**GOAL**:
Answer these questions from the clustering article:
1. What does the article recommend consulting for in-depth mathematical details?
2. How does the article define clustering?
3. In the marble example, which color of marbles forms Group 2?

**EXCERPTED TEXT**:
Understand clustering in data science without mathematics

shubham badaya
2 min readDec 31, 2023

--

Photo by Mel Poole on Unsplash

Frequently, we find ourselves questioning the nature of clustering, its distinctions from classification, and the general methods employed in clustering. In this article, I aim to unravel these queries specifically for beginners. For in-depth mathematical details, I recommend consulting books. However, to cultivate an intuitive understanding of clustering, please turn to this article.

In this article, we will try to understand the following:

  1. What is clustering?
  2. How it is different from classification problems.
  3. How clustering is done?

What is Clustering?

Clustering is a technique used in data analysis to group similar objects or data points based on certain characteristics or attributes.

For example suppose, you have a set of marbles of various colors like blue, green red. You want to cluster them based on color. So, green ones will form Group 1, red ones will be in Group 2, yellow ones will be in Group 3, and blue ones will be in Group 4.

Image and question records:
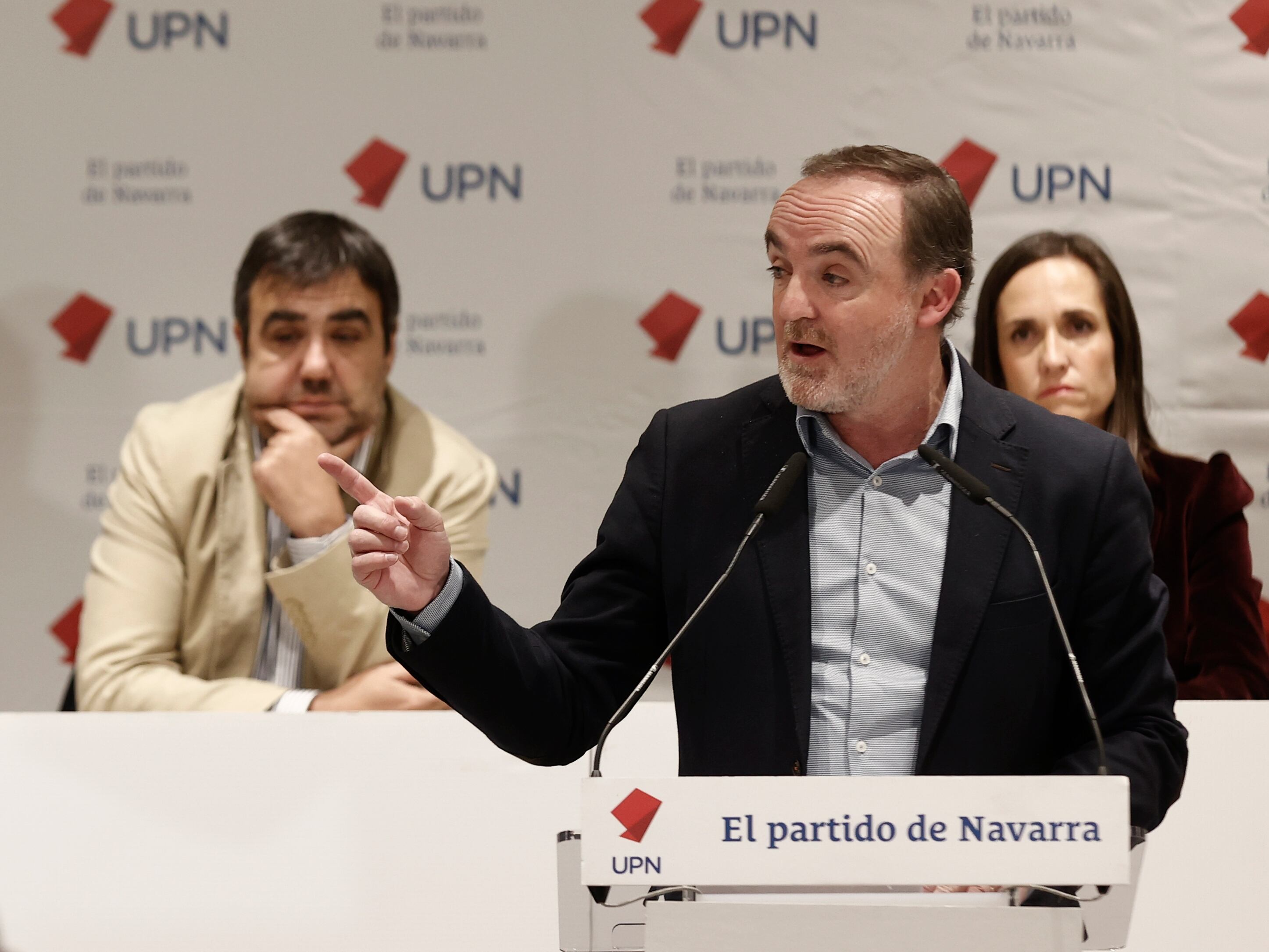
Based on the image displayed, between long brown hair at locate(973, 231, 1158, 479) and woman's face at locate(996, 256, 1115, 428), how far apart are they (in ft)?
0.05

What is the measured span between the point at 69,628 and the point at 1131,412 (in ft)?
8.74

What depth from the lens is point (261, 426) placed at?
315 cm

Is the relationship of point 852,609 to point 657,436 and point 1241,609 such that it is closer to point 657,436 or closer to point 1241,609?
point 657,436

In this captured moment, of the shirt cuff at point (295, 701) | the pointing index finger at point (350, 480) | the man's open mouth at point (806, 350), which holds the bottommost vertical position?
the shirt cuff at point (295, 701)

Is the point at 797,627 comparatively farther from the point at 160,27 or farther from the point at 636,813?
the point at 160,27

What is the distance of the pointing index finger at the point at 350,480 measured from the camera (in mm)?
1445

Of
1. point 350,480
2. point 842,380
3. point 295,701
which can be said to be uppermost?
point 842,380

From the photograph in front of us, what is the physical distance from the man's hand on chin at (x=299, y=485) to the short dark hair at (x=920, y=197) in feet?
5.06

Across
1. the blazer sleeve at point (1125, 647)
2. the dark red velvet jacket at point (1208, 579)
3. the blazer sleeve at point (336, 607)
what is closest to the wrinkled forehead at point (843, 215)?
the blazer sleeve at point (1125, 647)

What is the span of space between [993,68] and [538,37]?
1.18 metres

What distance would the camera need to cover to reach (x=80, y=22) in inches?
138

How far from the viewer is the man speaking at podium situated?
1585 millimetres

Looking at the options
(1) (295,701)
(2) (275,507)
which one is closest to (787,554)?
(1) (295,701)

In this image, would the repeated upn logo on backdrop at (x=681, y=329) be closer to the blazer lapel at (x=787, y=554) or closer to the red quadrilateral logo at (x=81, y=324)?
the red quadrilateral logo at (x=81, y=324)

**PROBLEM SOLUTION**:
1. Books.
2. Clustering is a technique used in data analysis to group similar objects or data points based on certain characteristics or attributes.
3. Red.